• **Work to complete**:
a – Rewrite the passage about the thumb-triggered explosion, everything from "To create the explosion, special" down to "of a thumb.", with "plate" replaced by "slab".
b – In the passage about the thumb-triggered explosion, how much did the steel plate hung by the crane weigh?

• **Text passage**:
+++
The trip of a thumb

The still below depicts a movie effect explosion tripped by a thumb-activated detonation device.

To create the explosion, special effects wizards hung a 13,000-lb. steel plate by a crane. With the push of a thumb, the plate dropped, crushing the military vehicle.

“What they’ll do in the movie is, they will literally take that plate, frame by frame, out, and what you’ll see is the result of what the plate did,” says mechanical special effects specialist Mike Edmonson, who’s been in the industry 34 years. Edmonson, licensed by the federal government and the state of California as a pyrotechnician, clarifies that the scope of the job is not just pyrotechnics. “The scope of our job is basically to create the elements: wind, snow, rain, fog, smoke, dust, fire, plus explosives. It often takes us into the world of electronics, pneumatics, hydraulics, working with motors, and just about anything really.”

Imagine controlling the elements with the trip of a thumb.
+++
• **Record excerpts**:

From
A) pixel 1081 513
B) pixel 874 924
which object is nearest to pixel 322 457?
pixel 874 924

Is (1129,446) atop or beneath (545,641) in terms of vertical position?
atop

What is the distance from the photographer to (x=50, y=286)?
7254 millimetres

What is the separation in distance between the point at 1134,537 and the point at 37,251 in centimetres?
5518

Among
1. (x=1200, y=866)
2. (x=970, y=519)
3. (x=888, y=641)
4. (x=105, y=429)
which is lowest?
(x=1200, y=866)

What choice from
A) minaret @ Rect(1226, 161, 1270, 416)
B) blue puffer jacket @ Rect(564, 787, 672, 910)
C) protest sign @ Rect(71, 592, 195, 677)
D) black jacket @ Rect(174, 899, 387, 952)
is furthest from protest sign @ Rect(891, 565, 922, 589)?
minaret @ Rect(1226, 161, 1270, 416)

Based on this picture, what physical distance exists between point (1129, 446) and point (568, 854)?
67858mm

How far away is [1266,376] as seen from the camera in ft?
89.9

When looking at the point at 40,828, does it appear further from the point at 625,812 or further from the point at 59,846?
+++
• **Response list**:
a –
To create the explosion, special effects wizards hung a 13,000-lb. steel slab by a crane. With the push of a thumb, the slab dropped, crushing the military vehicle.

“What they’ll do in the movie is, they will literally take that slab, frame by frame, out, and what you’ll see is the result of what the slab did,” says mechanical special effects specialist Mike Edmonson, who’s been in the industry 34 years. Edmonson, licensed by the federal government and the state of California as a pyrotechnician, clarifies that the scope of the job is not just pyrotechnics. “The scope of our job is basically to create the elements: wind, snow, rain, fog, smoke, dust, fire, plus explosives. It often takes us into the world of electronics, pneumatics, hydraulics, working with motors, and just about anything really.”

Imagine controlling the elements with the trip of a thumb.

b – 13,000 lb.